The Department of Energy’s environmental prime at the Oak Ridge Site in Tennessee has removed the lower reactor vessel from Oak Ridge National Laboratory’s Building 3042, the department said Tuesday.
The facility is also known as the Oak Ridge Research Reactor, which was built in the mid-1950s and used for isotope production before Oak Ridge shut down all its reactors in 1987. Taking down the facility is one of the biggest projects that Amentum-led United Cleanup Oak Ridge (UCOR) has underway at the national lab, DOE said in a press release.
UCOR workers, using a 72-inch diamond wire saw, last week severed the connections holding the lower reactor vessel in place at the bottom of the reactor pool, DOE said in the press release. A 20-ton overhead crane was employed to life the vessel and place it into a cask for offsite shipment and disposal. DOE started removing the top portion of the reactor in November 2023.
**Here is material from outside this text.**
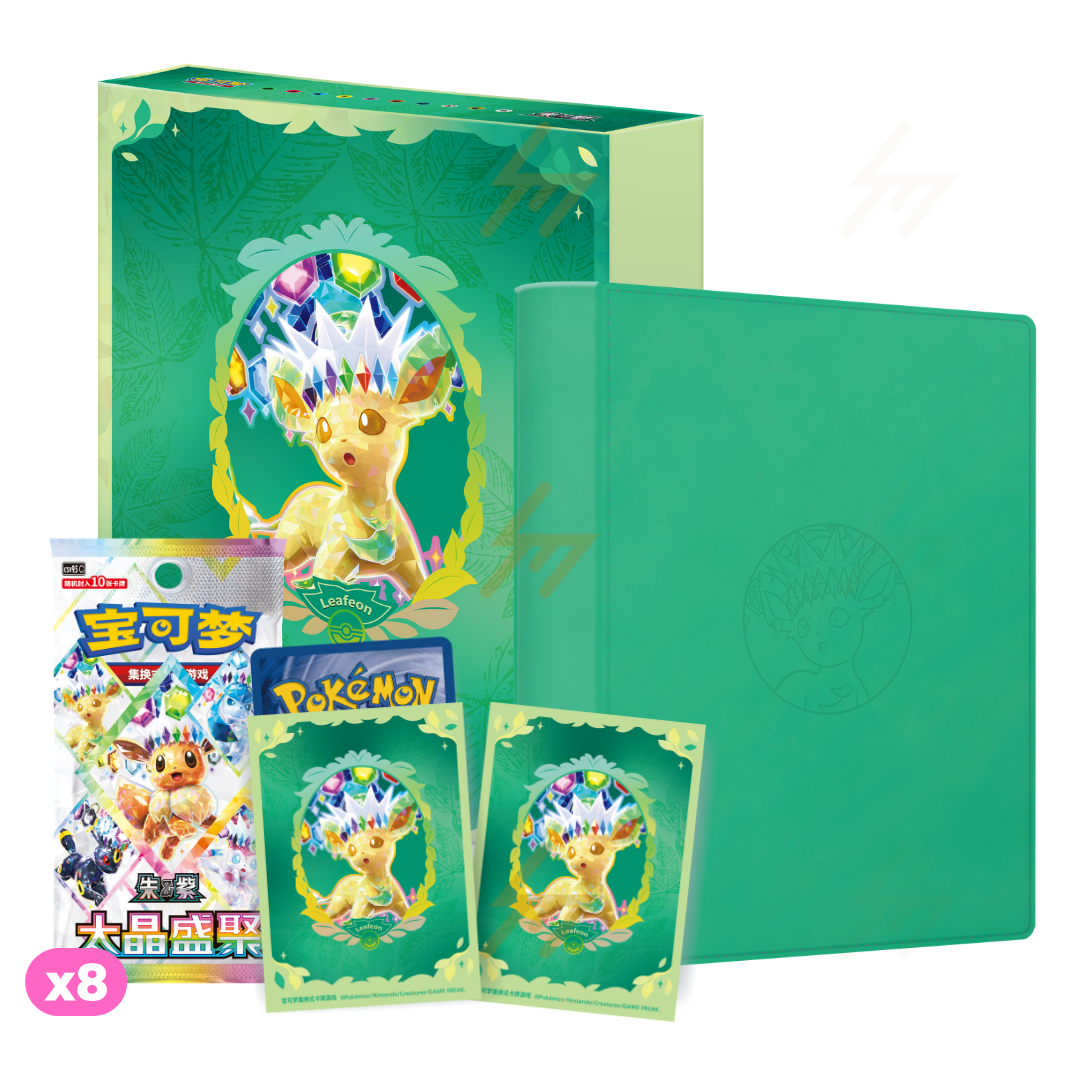 Pokemon TCG - Scarlet & Violet - Terastal Grand Gathering Binder Gift Box (Simplified Chinese)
Work on the bottom portion of the vessel has involved removing 127,000 gallons of sediment and water from the pool floor, DOE’s Office of Environmental Management said in the recent press release. Twenty crew members loaded 157,000 contaminated bricks from the basement that surrounded the pool.
Remaining work includes deactivating about 6,000 feet of pipe and draining the rest of the pool water, DOE said.
The vessel will be sent to the Nevada National Security Site for disposal, said a DOE spokesperson. EnergySolutions is assisting DOE with the process, the spokesperson said.